On an engine that never had seals (like most of these Triumph engines)I would have just turned a knife edge on the top of the guide to prevent "puddling" of oil or just put an "O" ring on the stem like the MG has used on their engines for many years. Much of the oil that gets on the stem comes down from between the keeper halves. All of these factors enter into any design of seal or no-seal design.
I played with a design (on paper) of what I thought would be a great design. I would cut an internal groove on the bottom (port end) of each guide for a Teflon "O" ring and have a drilled drain hole to the crank case and a oil pressure feed to the stem close to the top (spring end)with a good lip seal. This would be a lube and cooler for the stem. Especially for an exhaust stem. If you look at the present design on the intake side it is a full "Loss" oil system where intake manifold vacuum plus crank case pressure runs oil down the stem into the intake and is burned in the combustion chamber. The exhaust is "hap/hazard" lube system as long as back pressure in the exhaust system don't exceed the crank case pressure you get some lubing of the exhaust stem.
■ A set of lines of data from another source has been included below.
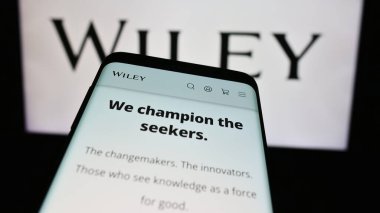 Stuttgart, Almanya - 04-12-2024: ABD 'li yayıncılık şirketi John Wiley and Sons Inc.' in web sitesi ile şirket logosu önünde akıllı telefon. Telefon ekranının sol üst kısmına odaklan.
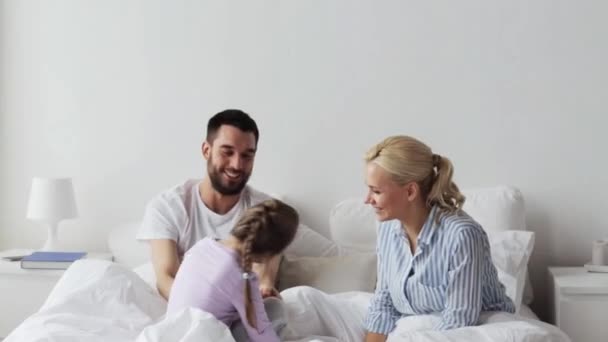 Щаслива сім'я розважається в ліжку вдома — стокове відео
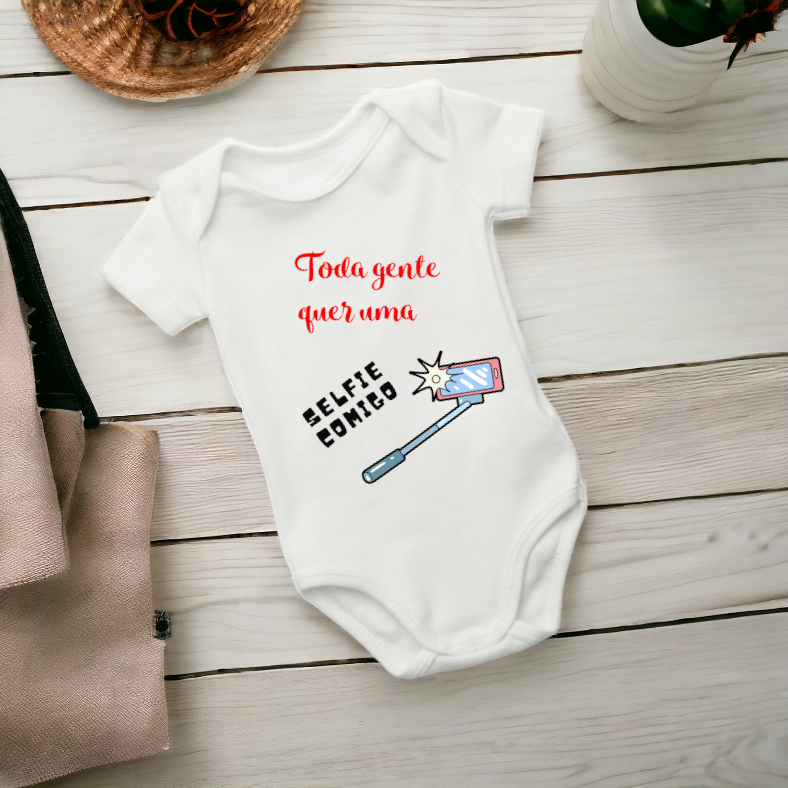 Body branco para bebé com texto e desenho colorido sobre superfície de madeira clara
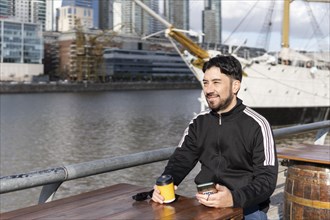 Latin tourist drinking coffee at an outdoor bar in Puerto Madero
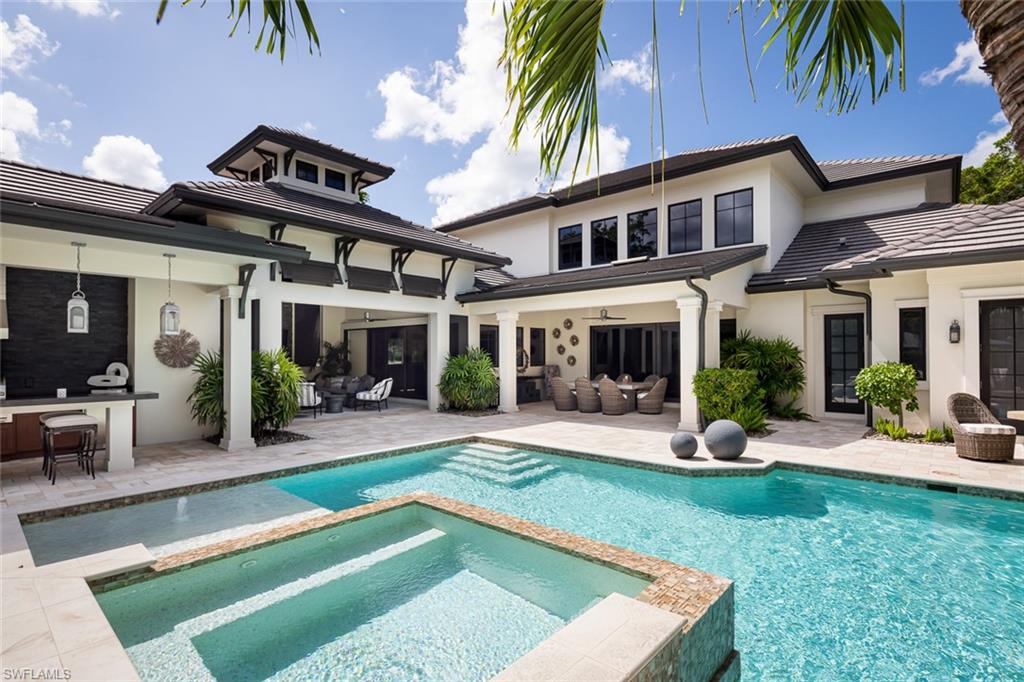 3170 Crayton Road Naples, FL 34103 - Photo 21 of 50 a view of a house with a yard patio and swimming pool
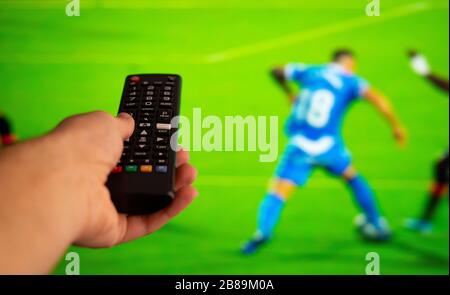 Nehmen Sie mit dem fernseher mit Fußball eine fernbedienung. Fußball- und tv-Konzept. Stockfoto
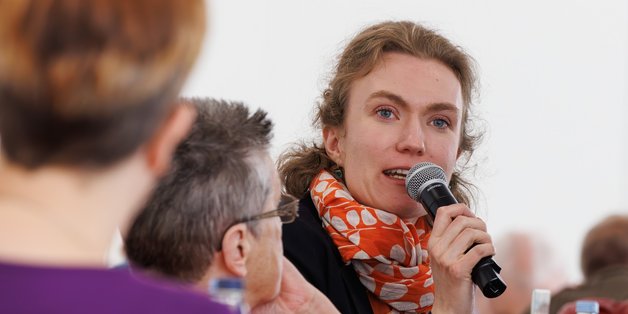 Ein Veranstaltungsraum. An Tischen sitzen ältere und junge Menschen. Ein junge Frau spicht gerade in ein Mikrofon, die anderen hören aufmerksam zu.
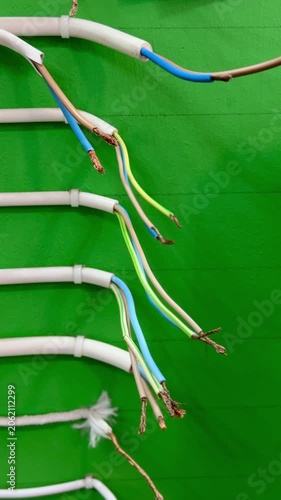 Assorted electrical wires samples on stand, neatly arranged by length and section on green display board, white sheathed cables.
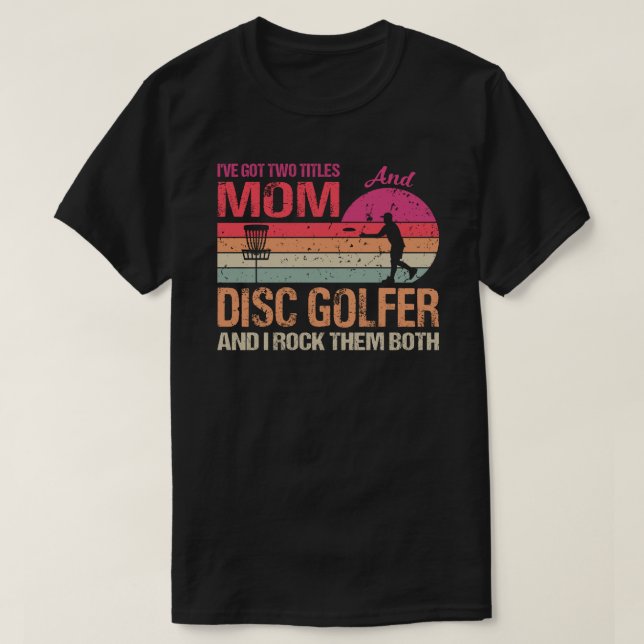Camiseta Eu tenho dois títulos: Mãe e Golfer de Disco e Eu  (Frente do Design)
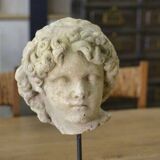 Sculpture of a head in reconstituted stone carved in the antique style of the 19th century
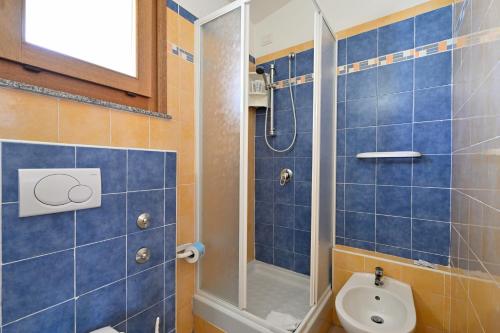 Koupelna v ubytování Baia delle Mimose Hotel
When back pressure exceeds crank case pressure you can see what you get.
There are many small OD stem seals but the guide would have to have been turned down to accept them before the guides were installed. If they have been installed you can't knock them out now and turn them down.

It it were mine an the guides were already in, I would just look at the MG "O" ring and adapt it to this engine.

That is the best I can think of. Let me know how it turns out.